Extraits d'un jeu de données spatiales:
• • • • • • •

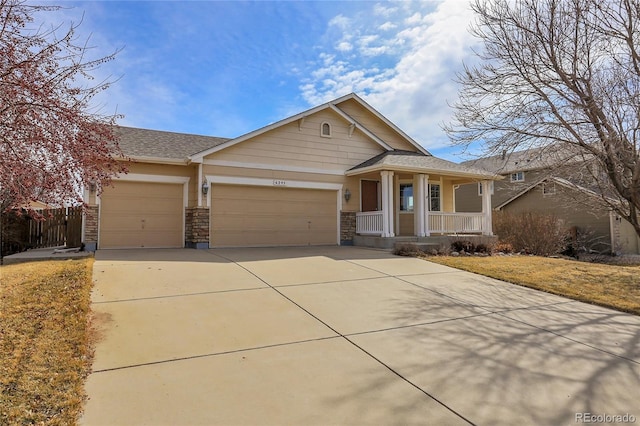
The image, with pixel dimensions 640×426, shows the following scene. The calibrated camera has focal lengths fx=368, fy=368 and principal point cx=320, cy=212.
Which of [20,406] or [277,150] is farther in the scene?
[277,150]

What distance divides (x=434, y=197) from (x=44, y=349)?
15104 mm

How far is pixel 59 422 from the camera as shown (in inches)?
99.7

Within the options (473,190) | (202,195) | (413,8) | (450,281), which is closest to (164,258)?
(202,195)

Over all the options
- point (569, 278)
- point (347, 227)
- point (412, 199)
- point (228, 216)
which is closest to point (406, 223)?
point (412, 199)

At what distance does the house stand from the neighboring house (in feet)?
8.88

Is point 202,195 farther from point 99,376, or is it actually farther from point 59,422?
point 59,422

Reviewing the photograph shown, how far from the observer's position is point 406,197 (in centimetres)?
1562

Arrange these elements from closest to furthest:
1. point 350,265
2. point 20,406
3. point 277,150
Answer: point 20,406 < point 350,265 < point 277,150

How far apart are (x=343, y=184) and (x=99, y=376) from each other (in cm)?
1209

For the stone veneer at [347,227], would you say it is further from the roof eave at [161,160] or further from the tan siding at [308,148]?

• • • • • • •

À faire — Réécris en tableau Markdown la partie des fiches qui commence à la ligne contenant « At what distance » et se termine à la fin des fiches, sans les lignes vides. Mets deux colonnes : « n° » pour le numéro de rangée et « Ligne » pour la ligne.

Corrigé —
| n° | Ligne |
|---|---|
| 1 | At what distance does the house stand from the neighboring house (in feet)? |
| 2 | 8.88 |
| 3 | Is point 202,195 farther from point 99,376, or is it actually farther from point 59,422? |
| 4 | point 59,422 |
| 5 | Reviewing the photograph shown, how far from the observer's position is point 406,197 (in centimetres)? |
| 6 | 1562 |
| 7 | Arrange these elements from closest to furthest: |
| 8 | 1. point 350,265 |
| 9 | 2. point 20,406 |
| 10 | 3. point 277,150 |
| 11 | Answer: point 20,406 < point 350,265 < point 277,150 |
| 12 | How far apart are (x=343, y=184) and (x=99, y=376) from each other (in cm)? |
| 13 | 1209 |
| 14 | For the stone veneer at [347,227], would you say it is further from the roof eave at [161,160] or further from the tan siding at [308,148]? |